Given passage>
§ §

I started gymnastics when I was eight.
My dad was a gymnast, but he never pressured me to try it. I just decided one day that I wanted to and fell in love with it.
I remember on my first day I fell on my face and the teacher was like, ‘Oh my gosh, are you okay?’ And I just got right back up and tried again.
I absolutely loved it. I still do. I competed for ten years and then coached for another five.
For me, gymnastics was freedom to express myself through my body. I felt like I could do things that I couldn't before and being able to learn new things was such a big part of my journey in the sport.
My favorite aerial was floor. I was always a tumbler. I was a bit of a bigger gymnast, so it was hard for me to do things like bars and balance beam. But on floor I felt like I could be very powerful. I always had a lot of bounce. And everyone used to make comments that I had a lot of air and I was able to get a lot of power.
It was incredible, that feeling.
But there are other feelings tied to the gym that are less positive for me.
When I was 16, I met the man that assaulted me. I was at a gymnastics camp. He was my friend's coach. And I thought he was really cool. He would hang out with us and talk to us about personal issues and stuff like that. I didn’t think anything of it. I thought he was a really good ear to go to.
His gym ended up being the sister gym to mine and so he would come and visit and he would bring the young athletes he was training. I was friends with some of them, so we would hang out.
I just had this very positive opinion of him. And I absolutely trusted him. I think that's what made the experience harder.
I went to that camp two years in a row, and then I worked at it one year when I got older. He was there both times I was a camp participant. He would check in on me, like, “Hey, how's it going?” I was in a romantic relationship at the time with one of his students, one of my peers, and he was very interested in that. He was always asking me questions about my relationship.

§ §

Collected data>
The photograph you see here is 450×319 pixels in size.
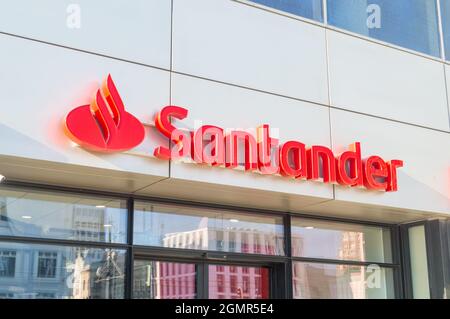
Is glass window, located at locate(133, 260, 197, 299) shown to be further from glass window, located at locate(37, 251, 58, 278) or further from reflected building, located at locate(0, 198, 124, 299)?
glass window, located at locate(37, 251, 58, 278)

§ §

What to do>
a. In the gymnastics account, rewrite the paragraph beginning "I went to that camp two years in a row" more briefly, keeping its main facts.
b. Resume the gymnastics account from the point where it stops.

Responses in order>
a. I attended that camp two years running and later worked there for a year. He was there both years I attended. He checked in on me and kept asking about my romantic relationship with one of his students, a peer of mine.

b.
When I was 20, he contacted me on Instagram and offered me a job as a gymnastics coach. The assault happened on my first day.
I was shadowing a class and he pulled me away, saying, “I want to talk to Coach for a minute.” And then he just sat there talking with me for like an hour. His questions started out normal. “What is your major in school? How are you doing?” And then he started talking about my ex-boyfriend. “Oh, I told what's-his-name that he was stupid for letting you go. You were always so great. I told him you were valuable.” Stuff like that.
Then it got into my sexual relationships: “Are you internally or externally pleased?”
In my mind, I thought, Oh, I'm an adult now and he just wants to talk to me about these things. I’ve always been a very open person about my personal life with my friends. I never held anything back. So I thought it was him communicating with me like friends would.
And then it just escalated so fast. It went from 0 to 100 in the matter of three hours. It went from him asking me about school and my life to him being like, “Hey, I want to take you away for a second.”
I was watching the trampoline area and he told the kids, “I'm going to close down this area so I can take Coach somewhere.” He was my supervisor. I asked, “Where are you going to take me?”
He said, “I'm just going to go in the office. I don't know if the door locks.” In my mind, I was like, What? But I didn't think he was going to do anything to me.
When I got in the office, he tried to lock the door, but it wouldn't lock. He said, “Okay, we'll just leave it closed” and he asked me to try on a leotard without a bra. He said he was sending it to a friend of his that was the same body type as me but a little bit bustier, and he asked me to tell him how it fit.
It turned physical after that. He told me he had an open relationship with his fiancé and was like, “Let me show you a few things that I've learned over the years.” Then he started putting me in sex positions with my clothes on.
In the moment, I couldn’t process what was happening. I completely froze. I didn't say a word. He was like, “Let me show you this next. Let me show you this next.”
I remember just feeling so numb. I knew something bad was happening, but I couldn't put it into words at the time.
Something in the back of my mind told me to get out of there, so I made the excuse that I had to go to my other job. I was also working in a restaurant.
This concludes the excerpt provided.